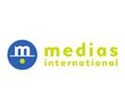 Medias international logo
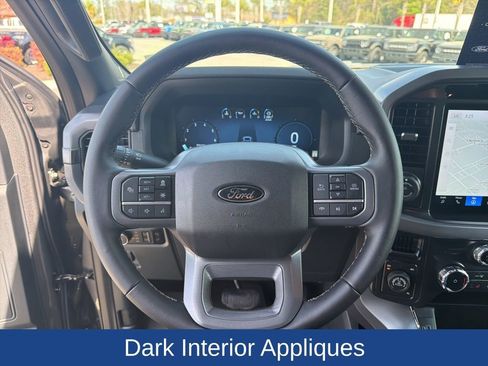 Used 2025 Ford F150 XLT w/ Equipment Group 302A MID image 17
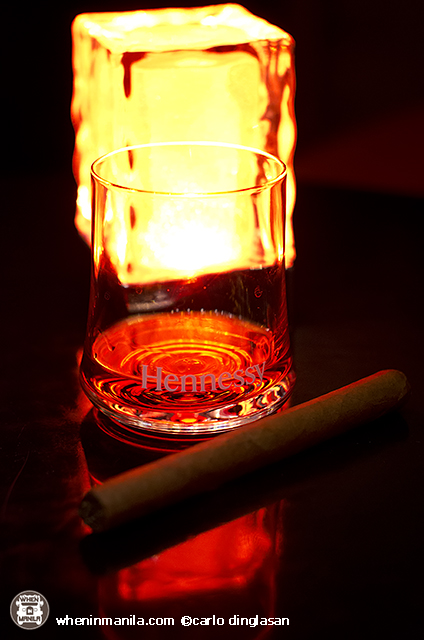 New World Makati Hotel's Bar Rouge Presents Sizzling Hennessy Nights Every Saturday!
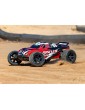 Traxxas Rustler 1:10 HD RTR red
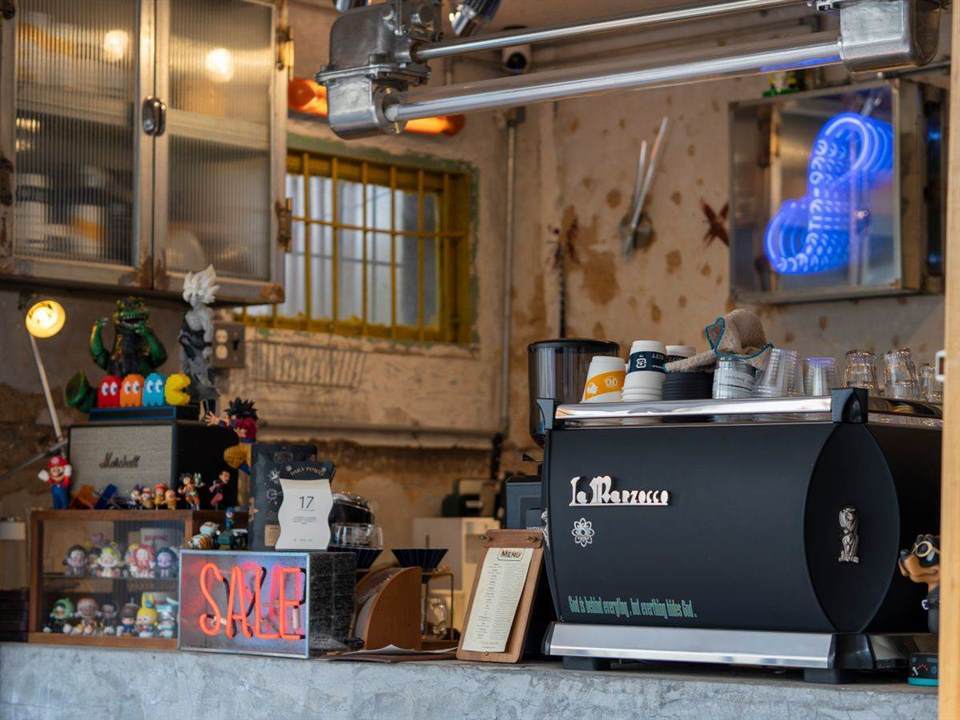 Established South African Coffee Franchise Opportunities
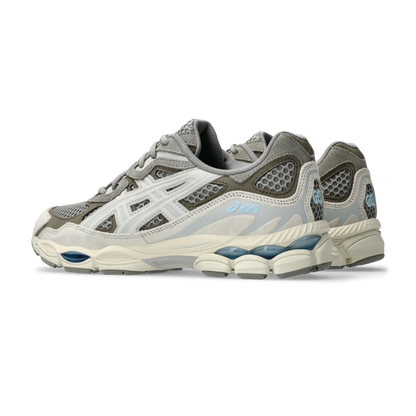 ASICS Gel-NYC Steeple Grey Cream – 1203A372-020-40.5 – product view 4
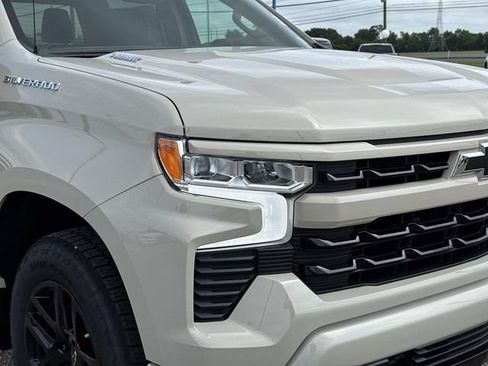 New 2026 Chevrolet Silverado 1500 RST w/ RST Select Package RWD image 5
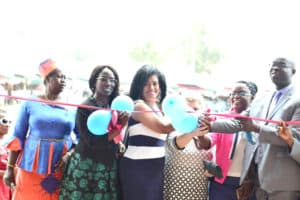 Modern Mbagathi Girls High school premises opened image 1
--- --- ---
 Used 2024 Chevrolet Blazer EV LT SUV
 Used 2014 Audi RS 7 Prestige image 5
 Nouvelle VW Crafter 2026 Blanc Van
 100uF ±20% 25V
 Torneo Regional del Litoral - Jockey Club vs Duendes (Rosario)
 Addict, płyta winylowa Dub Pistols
--- --- ---
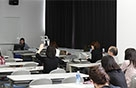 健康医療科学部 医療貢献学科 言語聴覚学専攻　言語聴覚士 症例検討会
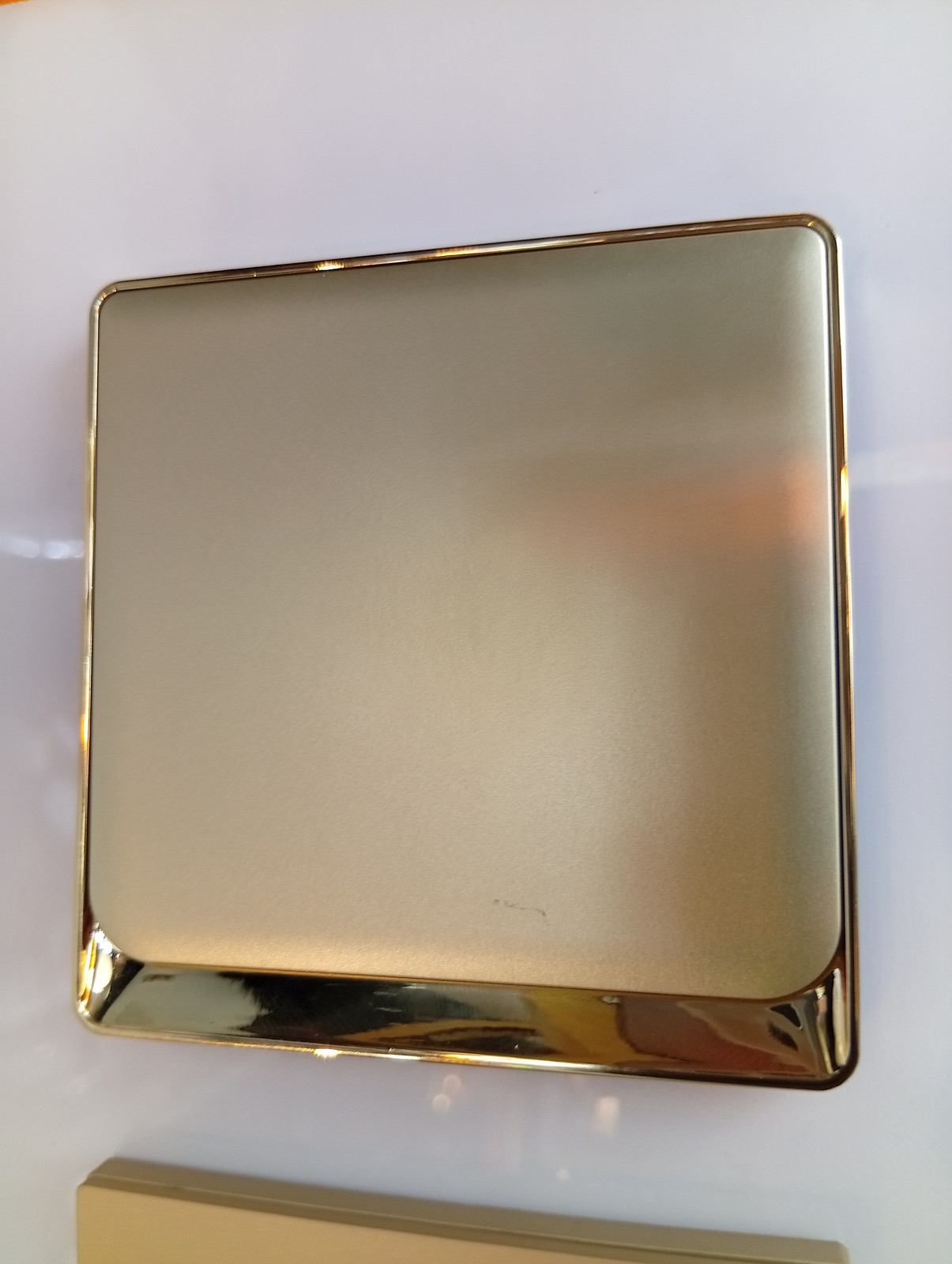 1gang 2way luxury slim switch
--- --- ---
| How to complete this task |
In the listing above, find the line with "Medias international logo" and the line with "Modern Mbagathi Girls". Copy exactly those lines and all between them, minus the images.

| Final answer |
 Medias international logo
 Used 2025 Ford F150 XLT w/ Equipment Group 302A MID image 17
 New World Makati Hotel's Bar Rouge Presents Sizzling Hennessy Nights Every Saturday!
 Traxxas Rustler 1:10 HD RTR red
 Established South African Coffee Franchise Opportunities
 ASICS Gel-NYC Steeple Grey Cream – 1203A372-020-40.5 – product view 4
 New 2026 Chevrolet Silverado 1500 RST w/ RST Select Package RWD image 5
 Modern Mbagathi Girls High school premises opened image 1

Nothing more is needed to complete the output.